2.RCF: Buy at ₹180, Target Price ₹190, Stoploss ₹175
A notable bullish reversal pattern has emerged in the stock’s recent short-term trend analysis. This technical pattern suggests the possibility of a temporary retracement in the stock’s price, potentially reaching around ₹190. The stock is currently maintaining a crucial support level at ₹175. Given the current market price of ₹180, a buying opportunity is emerging. This suggests that investors might consider purchasing the stock at its current price, anticipating a rise towards the identified target of ₹190.
3.MCX: Buy at ₹6,710, Target Price ₹6,850, Stoploss ₹6,600
A notable bullish reversal pattern has emerged in the stock’s recent short-term trend analysis. This technical pattern suggests the possibility of a temporary retracement in the stock’s price, potentially reaching around Rs. 6,850. The stock is currently maintaining a crucial support level at Rs. 6,600. Given the current market price of ₹6,710, a buying opportunity is emerging. This suggests that investors might consider purchasing the stock at its current price, anticipating a rise towards the identified target of Rs. 6,850.

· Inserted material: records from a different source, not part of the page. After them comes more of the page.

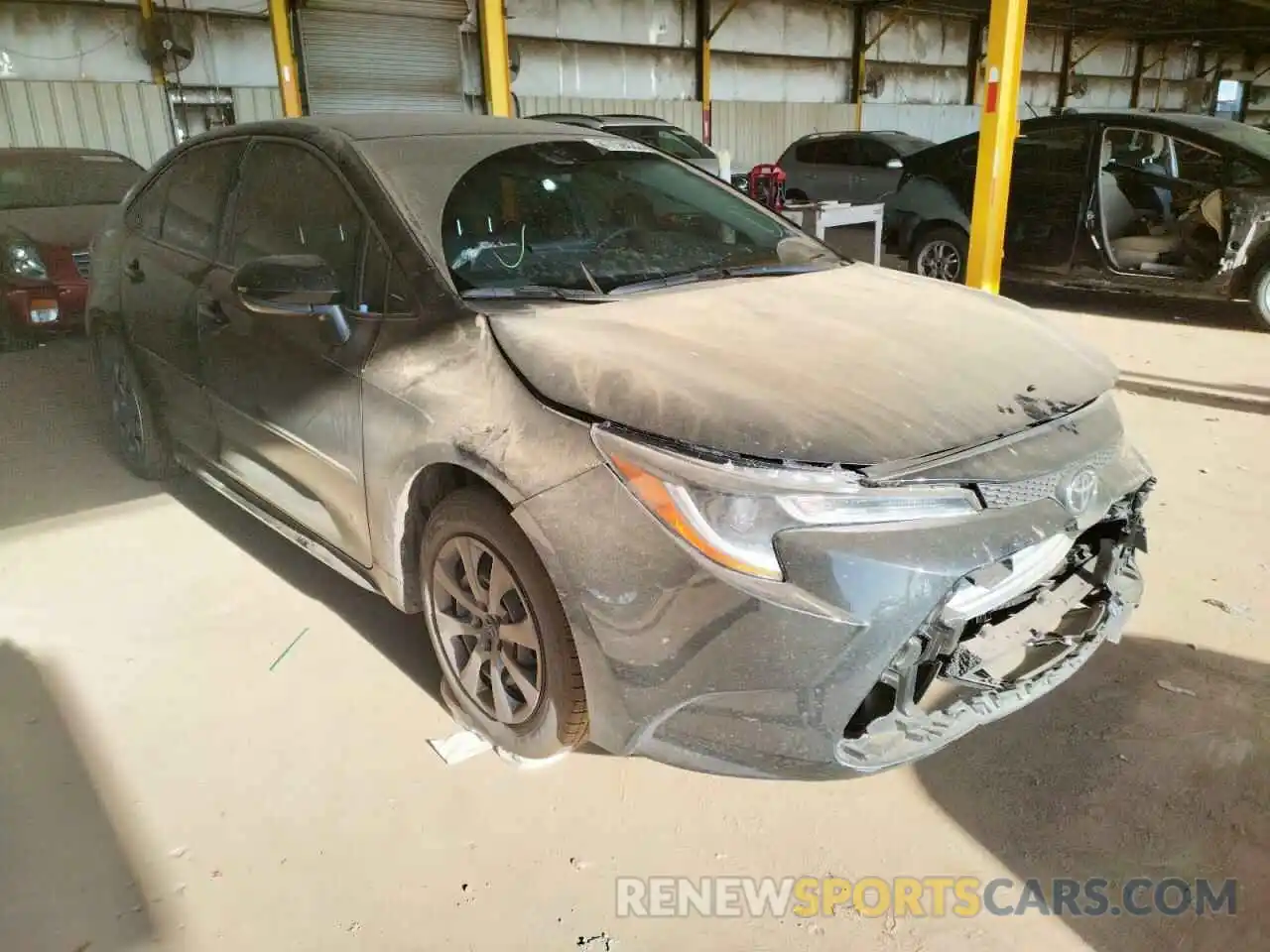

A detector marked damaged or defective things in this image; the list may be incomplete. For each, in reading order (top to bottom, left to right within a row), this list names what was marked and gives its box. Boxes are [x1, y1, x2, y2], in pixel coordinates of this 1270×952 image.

damaged toyota corolla [89, 115, 1159, 777]
dented hood [492, 264, 1119, 464]
crumpled front bumper [512, 432, 1151, 774]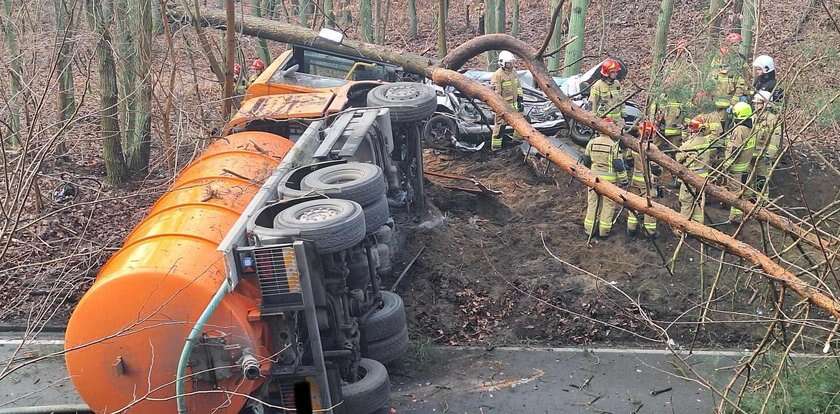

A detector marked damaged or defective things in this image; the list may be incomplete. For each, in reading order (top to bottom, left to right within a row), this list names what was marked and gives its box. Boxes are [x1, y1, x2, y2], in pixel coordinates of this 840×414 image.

overturned tanker truck [62, 42, 436, 414]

Sumeet Bagadia’s stocks to buy today
4.RailTel: Buy at ₹451.50, Target Price ₹483, Stoploss ₹436
RailTel is trading at ₹451.50, exhibiting strong bullish momentum following its recent breakout above the major resistance level of ₹450. The stock has also recently broken out of a falling trendline pattern, which typically signals a potential bullish reversal from a key support zone. Furthermore, RailTel is trading comfortably above its 20-day, 50-day, and 200-day Exponential Moving Averages (EMAs), reinforcing the positive trend.
The Relative Strength Index (RSI) stands at 57.15, indicating that the uptrend is healthy with further room for growth. If the stock maintains its position above the critical resistance level of ₹460, it would provide an ideal entry point for long positions. This technical setup is supported by a noticeable increase in trading volume, highlighting strong buying interest.
Traders may consider entering at the current price level of ₹451.50, with a stop loss at ₹436 and a target of ₹483. While this setup presents a compelling opportunity for potential gains, it is important to remain cautious of potential short-term volatility despite favourable technical indicators. Proper risk management is essential to navigate this trade successfully.
5. HDFC AMC: Buy at ₹4,543, Target Price ₹4,861, Stoploss ₹4,384
HDFC AMC is trading at ₹4,543.85, having recently rebounded from a key support zone. The stock is on the verge of breaking out of its consolidation range between ₹4,100 and ₹4,550, trading near its all-time high and confirming strong upward momentum.
If HDFCAMC manages to sustain above the critical resistance level of ₹4,550, it could present an ideal entry point for long positions, with a potential target of ₹4,861. This breakout is further supported by a noticeable increase in trading volumes, signalling strong buying interest from investors.
The Relative Strength Index (RSI) currently stands at 64.23, trending upward, indicating a healthy uptrend with room for further growth. Additionally, HDFCAMC is trading well above its 20-day, 50-day, and 200-day Exponential Moving Averages (EMAs), reinforcing the positive trend.
Traders considering an entry at the current price of ₹4,543.85 may target ₹4,861, with a stop loss set around ₹4,290 to manage risk effectively. While the trade setup looks promising, caution is advised due to potential short-term volatility. Proper risk management remains crucial to navigating this trade successfully.
Disclaimer: The views and recommendations provided in this analysis are those of individual analysts or broking companies, not Mint. We strongly advise investors to consult with certified experts before making any investment decisions, as market conditions can change rapidly and individual circumstances may vary.